Ironically, that final fixture was at Bath. Leeds trailed 6-3 until Matt Holt scored in the sixth minute of stoppage-time to record a 10-6 victory which, surreally, saw them finish as high as eighth, with Quins demoted.
It is hard to decipher whether that cup success was the catalyst but Shelley admitted: “You can’t discount what winning a national cup does to players’ morale.
“It definitely binds the team together and you get a taste of – I don’t want to say glory – success.
“But one of the things we said was it means nothing if we get relegated. The cup was losing a little bit of its recognition and it was the last year before it went Anglo-Welsh.
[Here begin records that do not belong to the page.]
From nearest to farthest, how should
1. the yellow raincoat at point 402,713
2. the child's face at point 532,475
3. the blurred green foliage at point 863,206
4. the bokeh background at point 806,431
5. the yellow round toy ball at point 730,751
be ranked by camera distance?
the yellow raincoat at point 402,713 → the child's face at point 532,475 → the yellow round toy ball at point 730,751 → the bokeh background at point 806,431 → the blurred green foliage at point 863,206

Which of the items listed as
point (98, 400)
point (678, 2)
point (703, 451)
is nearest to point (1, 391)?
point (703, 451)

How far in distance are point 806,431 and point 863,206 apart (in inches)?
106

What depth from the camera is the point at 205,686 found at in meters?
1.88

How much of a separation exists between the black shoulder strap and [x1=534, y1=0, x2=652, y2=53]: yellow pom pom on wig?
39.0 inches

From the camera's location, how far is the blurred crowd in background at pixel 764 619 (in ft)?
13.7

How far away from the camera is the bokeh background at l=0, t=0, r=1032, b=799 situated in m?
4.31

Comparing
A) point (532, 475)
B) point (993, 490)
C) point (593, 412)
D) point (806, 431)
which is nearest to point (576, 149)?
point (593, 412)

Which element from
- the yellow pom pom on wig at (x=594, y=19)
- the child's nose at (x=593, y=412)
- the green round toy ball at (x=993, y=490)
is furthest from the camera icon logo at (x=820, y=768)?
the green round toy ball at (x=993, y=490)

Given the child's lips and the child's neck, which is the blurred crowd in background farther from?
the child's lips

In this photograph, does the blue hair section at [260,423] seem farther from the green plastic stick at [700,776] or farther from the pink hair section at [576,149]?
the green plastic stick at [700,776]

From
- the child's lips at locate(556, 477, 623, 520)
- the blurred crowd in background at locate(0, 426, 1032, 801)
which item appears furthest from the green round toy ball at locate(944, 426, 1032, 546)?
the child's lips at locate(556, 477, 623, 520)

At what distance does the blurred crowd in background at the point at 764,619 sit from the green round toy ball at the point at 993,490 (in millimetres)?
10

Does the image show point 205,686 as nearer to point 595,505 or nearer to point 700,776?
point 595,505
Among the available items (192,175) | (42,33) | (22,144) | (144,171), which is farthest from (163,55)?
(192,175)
There was still a Heineken Cup place up for grabs for it which we did earn.
“But we didn’t want to be the team that won the cup and got relegated in the same year.”
They were not. Leeds –Yorkshire Carnegie as they are now known – may have slipped since but the side of 2004-05 will always hold its place in folklore.
ENGLAND cricket captain Michael Vaughan getting the drinks in was a sign Leeds Tykes had finally made it.
Looking back at their 2005 Powergen Cup final win over Bath, Tykes legend Mike Shelley recalls: “The whole event was one of the first times as a rugby union player in Leeds I felt the whole city and county was behind us.
“It was helped by three Yorkshire clubs being in finals that day at Twickenham – Morley and Sheffield Tigers, too – which was a massive boost for us.
“But banners were up in Leeds city centre wishing us the best of luck and first and foremost, Rhinos – such a champion side – were there supporting us for a change.
“I remember going to Starbucks on the way in to work on the Monday as we’d had a bit of a weekend... and Michael Vaughan bought my coffee!
“It really felt like we were representing Yorkshire sport.
“That was a proud achievement. With the exception of football who had their own problems at that time – Leeds United probably couldn’t afford a Starbucks coffee – we really represented the city and did really well.
“I’m a big Rhinos fan, Leeds United supporter and Yorkshire cricket, too, but we were the flagship side of the city that day. It was great.”